After another magical night at their Santiago Bernabeu stadium, Real Madrid coach Carlo Ancelotti put their incredible run to the Champions League final down to a never-say-die attitude that is part of the club’s fabric.
Real were on the brink of elimination against Manchester City on Wednesday, but fought back to win 3-1 after extra time and 6-5 on aggregate in an enthralling semi-final.
It was the third consecutive time they had come from behind in this season’s knockout stage, following previous fightbacks against Paris St Germain and Chelsea, to stay on course to win Europe’s elite club competition for the fifth time in the last nine years.
“The greatness of this club is this. It is a club that does not allow you to lower your arms when it seems that everything is over,” Ancelotti told Movistar Plus in his usual calm manner.
“It is a feeling that gives you the strength to continue, to continue to believe... We played a match against a very strong rival, solid, competitive... When everything seemed to be over, we looked for the last bit of energy to match it.
“If you equalise in the last minutes you have a psychological advantage. You enter another dynamic and in front of our fans that is fatal to the visitors. We eliminated three teams capable of winning the title. It has been a success.”
Brazilian midfielder Casemiro said the club enjoyed a major confidence boost from clinching the LaLiga title on Saturday and celebrating with their fans for the first time since the end of the COVID-19 pandemic restrictions.
“We have spent two years without contact with our fans, we need to enjoy them because they are the ones who give us energy to play like we did tonight,” Casemiro said.
“The great virtue of this club is never giving up fighting until the end.

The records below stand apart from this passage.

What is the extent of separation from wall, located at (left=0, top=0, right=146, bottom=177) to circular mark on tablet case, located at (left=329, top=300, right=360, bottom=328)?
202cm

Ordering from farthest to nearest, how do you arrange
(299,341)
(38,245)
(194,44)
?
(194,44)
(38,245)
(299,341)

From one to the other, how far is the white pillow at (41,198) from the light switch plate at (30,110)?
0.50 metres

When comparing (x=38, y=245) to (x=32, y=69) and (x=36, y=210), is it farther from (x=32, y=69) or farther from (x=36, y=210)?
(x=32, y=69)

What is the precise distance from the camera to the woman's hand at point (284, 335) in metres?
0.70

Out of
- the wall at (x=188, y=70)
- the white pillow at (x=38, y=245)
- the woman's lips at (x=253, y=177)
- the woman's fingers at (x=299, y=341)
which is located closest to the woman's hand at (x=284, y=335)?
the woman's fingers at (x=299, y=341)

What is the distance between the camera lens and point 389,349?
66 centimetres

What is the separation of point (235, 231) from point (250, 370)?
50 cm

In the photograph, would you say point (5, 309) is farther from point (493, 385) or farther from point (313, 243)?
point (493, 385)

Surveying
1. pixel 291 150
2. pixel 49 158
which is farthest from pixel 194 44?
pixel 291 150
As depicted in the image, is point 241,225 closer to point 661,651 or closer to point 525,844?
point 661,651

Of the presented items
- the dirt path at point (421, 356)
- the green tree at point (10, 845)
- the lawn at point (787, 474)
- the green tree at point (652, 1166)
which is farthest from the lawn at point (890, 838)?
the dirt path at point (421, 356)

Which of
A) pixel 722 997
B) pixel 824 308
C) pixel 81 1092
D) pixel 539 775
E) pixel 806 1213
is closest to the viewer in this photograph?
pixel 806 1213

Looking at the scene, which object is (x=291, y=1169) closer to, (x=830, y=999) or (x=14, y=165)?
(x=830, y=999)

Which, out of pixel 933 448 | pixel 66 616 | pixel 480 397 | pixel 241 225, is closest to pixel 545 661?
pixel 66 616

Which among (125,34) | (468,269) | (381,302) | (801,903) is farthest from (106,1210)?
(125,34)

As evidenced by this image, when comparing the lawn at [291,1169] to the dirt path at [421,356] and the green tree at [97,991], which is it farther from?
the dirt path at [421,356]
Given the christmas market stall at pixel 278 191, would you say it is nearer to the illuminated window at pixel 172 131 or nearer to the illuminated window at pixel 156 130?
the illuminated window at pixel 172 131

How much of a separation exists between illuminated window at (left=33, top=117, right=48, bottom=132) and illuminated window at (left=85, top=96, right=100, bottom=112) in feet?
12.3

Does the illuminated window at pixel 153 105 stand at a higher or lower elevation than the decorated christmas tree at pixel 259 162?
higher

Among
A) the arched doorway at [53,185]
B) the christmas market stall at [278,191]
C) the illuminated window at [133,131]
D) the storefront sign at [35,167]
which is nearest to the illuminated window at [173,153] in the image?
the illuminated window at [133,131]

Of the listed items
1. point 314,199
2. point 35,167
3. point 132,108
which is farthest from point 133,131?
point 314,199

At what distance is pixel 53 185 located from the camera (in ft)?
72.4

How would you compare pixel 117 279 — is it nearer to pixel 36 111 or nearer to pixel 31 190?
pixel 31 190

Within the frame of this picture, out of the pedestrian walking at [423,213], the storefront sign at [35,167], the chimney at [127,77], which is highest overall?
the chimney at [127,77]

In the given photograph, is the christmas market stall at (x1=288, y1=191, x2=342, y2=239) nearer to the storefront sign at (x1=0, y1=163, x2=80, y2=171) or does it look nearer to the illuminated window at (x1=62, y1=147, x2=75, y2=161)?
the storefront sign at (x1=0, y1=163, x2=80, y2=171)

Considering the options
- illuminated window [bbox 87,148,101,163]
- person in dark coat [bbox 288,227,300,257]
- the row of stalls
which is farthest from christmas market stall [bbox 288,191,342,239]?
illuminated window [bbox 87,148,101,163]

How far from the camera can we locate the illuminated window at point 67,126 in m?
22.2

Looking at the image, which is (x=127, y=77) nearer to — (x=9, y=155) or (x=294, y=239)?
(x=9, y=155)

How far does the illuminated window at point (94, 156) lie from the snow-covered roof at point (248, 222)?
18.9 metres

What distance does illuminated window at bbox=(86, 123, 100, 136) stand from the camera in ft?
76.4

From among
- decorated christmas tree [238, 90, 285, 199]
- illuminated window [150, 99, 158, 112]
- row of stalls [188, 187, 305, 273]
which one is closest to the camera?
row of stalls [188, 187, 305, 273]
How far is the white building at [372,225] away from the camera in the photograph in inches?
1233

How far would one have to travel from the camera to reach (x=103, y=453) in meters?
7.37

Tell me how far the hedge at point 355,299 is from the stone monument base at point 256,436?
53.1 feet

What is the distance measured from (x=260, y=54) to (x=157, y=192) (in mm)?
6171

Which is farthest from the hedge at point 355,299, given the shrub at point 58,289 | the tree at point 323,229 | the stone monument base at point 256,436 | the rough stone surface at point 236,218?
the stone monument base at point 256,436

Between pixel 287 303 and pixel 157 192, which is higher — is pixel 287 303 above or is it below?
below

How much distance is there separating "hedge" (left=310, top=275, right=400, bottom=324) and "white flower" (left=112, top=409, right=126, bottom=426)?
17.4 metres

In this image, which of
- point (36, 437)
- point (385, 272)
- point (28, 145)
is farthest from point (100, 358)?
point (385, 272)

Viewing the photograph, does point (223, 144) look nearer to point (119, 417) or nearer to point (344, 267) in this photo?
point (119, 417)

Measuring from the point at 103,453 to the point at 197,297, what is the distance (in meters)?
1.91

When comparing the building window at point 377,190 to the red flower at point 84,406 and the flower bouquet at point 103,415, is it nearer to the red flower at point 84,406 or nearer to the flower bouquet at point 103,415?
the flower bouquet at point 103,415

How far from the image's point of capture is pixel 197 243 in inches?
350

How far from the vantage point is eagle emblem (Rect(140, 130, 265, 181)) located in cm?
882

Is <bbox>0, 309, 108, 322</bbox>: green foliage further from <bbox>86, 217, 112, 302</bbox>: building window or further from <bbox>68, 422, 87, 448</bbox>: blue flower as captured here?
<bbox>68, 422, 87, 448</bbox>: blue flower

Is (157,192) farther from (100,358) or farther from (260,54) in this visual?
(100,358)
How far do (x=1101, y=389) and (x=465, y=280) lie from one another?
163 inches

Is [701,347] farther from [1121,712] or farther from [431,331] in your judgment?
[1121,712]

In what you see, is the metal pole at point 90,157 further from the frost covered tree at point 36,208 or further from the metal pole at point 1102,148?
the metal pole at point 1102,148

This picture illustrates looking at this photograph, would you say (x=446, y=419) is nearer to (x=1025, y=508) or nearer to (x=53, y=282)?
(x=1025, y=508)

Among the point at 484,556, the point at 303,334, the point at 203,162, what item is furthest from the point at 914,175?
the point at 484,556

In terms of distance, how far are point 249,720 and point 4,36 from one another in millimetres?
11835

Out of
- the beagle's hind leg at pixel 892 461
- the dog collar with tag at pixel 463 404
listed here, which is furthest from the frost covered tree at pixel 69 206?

It’s in our anthem: ‘Until the end we go, Real!’ That is our spirit, never surrender.”
Real will now face Liverpool in the final in Paris on May 28.
Casemiro, who was part of the team that won the 2018 Champions League final against Liverpool in Kyiv, thinks beating the Premier League side will be “a complicated task”.
Ancelotti agreed, heaping praise on an opponent that he knows well from his time spent in charge of Everton.
“I’m very happy to participate in another final against a great team, I played against them as a player and as a coach. I’ve lived in Liverpool for two years, for me it’s like a derby, I’m still an ‘Evertonian’ so it feels personal to me.”